If you haven’t had the opportunity to visit Dogfish Head Brewing‘s restaurant Brewings & Eats in Rehoboth Beach, Delaware, any time between 2002 and now, you might not know, but the brewery famous for off-centered ales has been pumping out off-centered spirits since then too. Now, over a decade and a half later, DFH’s spirits arm, Dogfish Head Distilling Company, is releasing its first whiskey called Alternate Takes: Volume 1 Whiskey Finished in Rum Casks.

“We got our start in 2002 when Sam [Calagione] convinced some Dogfish Head World Wide Stout fans who were also engineers to help design a new 200-gallon still from reclaimed farm equipment,” says James Montero, Dogfish Head Distilling Company’s general manager. “Until 2015, Dogfish Head used this still, lovingly called ‘Frankenstill,’ to distill small-batch vodkas, gins, and rums primarily for folks visiting the Rehoboth area and Dogfish Head Brewings & Eats.”

Alternate Takes Volume 1 Whiskey Finished in Rum Casks
Dogfish Head Distilling Co./Facebook

These spirits helped them establish an audience, allowing them to keep growing the brand and increasing the quality of the spirits produced. Then, in 2015, the distilling operations moved to a new state-of-the-art distillery located in the heart of the Milton, Delaware, brewing campus, according to Montero. This allowed them to tap “all the same awesome malt suppliers, brewing expertise, equipment, and warehousing space that supports our off-centered ales.”

While this isn’t the first whiskey DFH has made, it is the first one that is being sold on its own. Previously, DFH has released Sonic Archaeology, a bottled cocktail containing a blend of DFH’s rum, brandy, and whiskey. The move to the larger facility, Montero says, has allowed the company to truly invest in a whiskey program.

§ **DATA**:
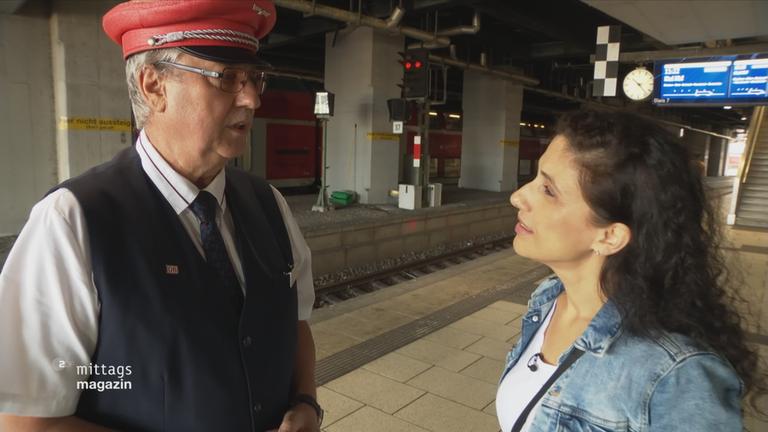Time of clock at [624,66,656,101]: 10:23
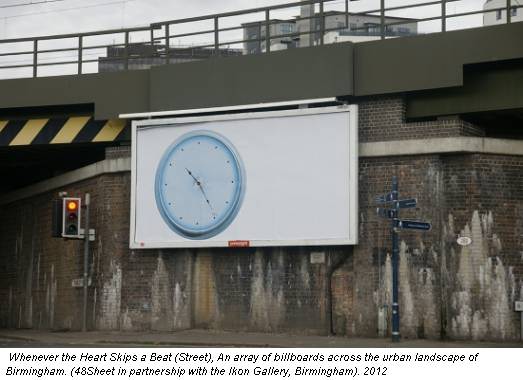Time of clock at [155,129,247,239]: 10:24
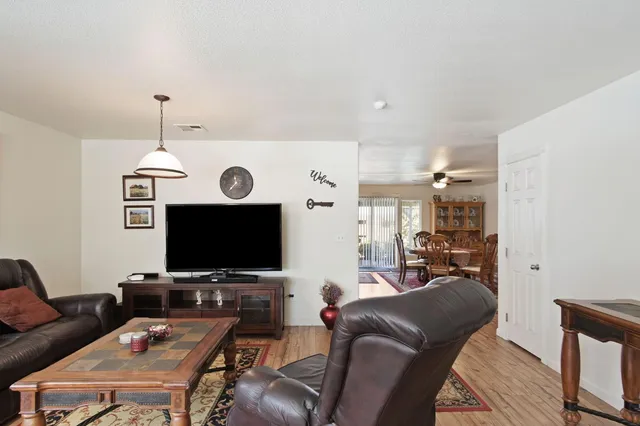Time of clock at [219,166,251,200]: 11:37
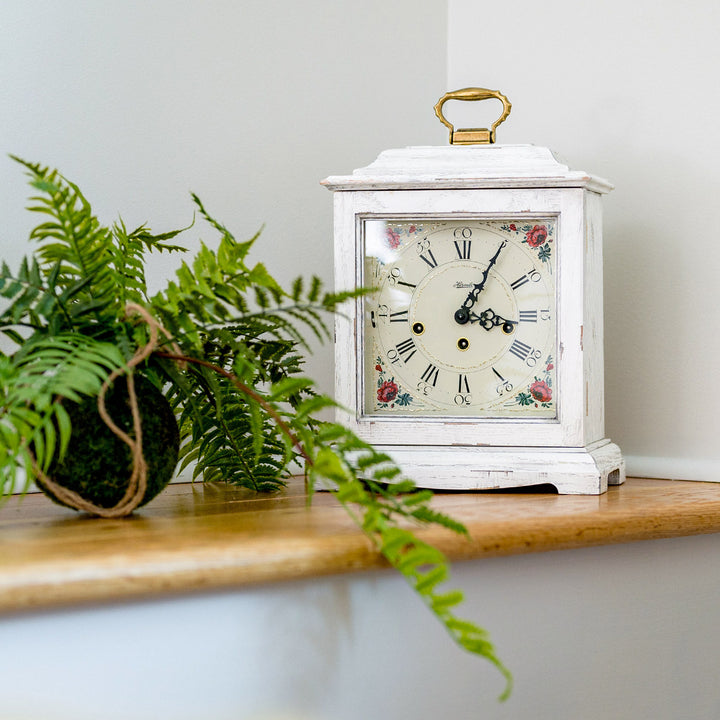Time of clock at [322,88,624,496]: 3:04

§ **INSTRUCTIONS FOR THE TASK**: Transcribe the Dogfish Head whiskey article word for word, starting with "Alternate Takes Volume" and going on through "a whiskey program.".

§ **EXERCISE RESULT**:
Alternate Takes Volume 1 Whiskey Finished in Rum Casks
Dogfish Head Distilling Co./Facebook

These spirits helped them establish an audience, allowing them to keep growing the brand and increasing the quality of the spirits produced. Then, in 2015, the distilling operations moved to a new state-of-the-art distillery located in the heart of the Milton, Delaware, brewing campus, according to Montero. This allowed them to tap “all the same awesome malt suppliers, brewing expertise, equipment, and warehousing space that supports our off-centered ales.”

While this isn’t the first whiskey DFH has made, it is the first one that is being sold on its own. Previously, DFH has released Sonic Archaeology, a bottled cocktail containing a blend of DFH’s rum, brandy, and whiskey. The move to the larger facility, Montero says, has allowed the company to truly invest in a whiskey program.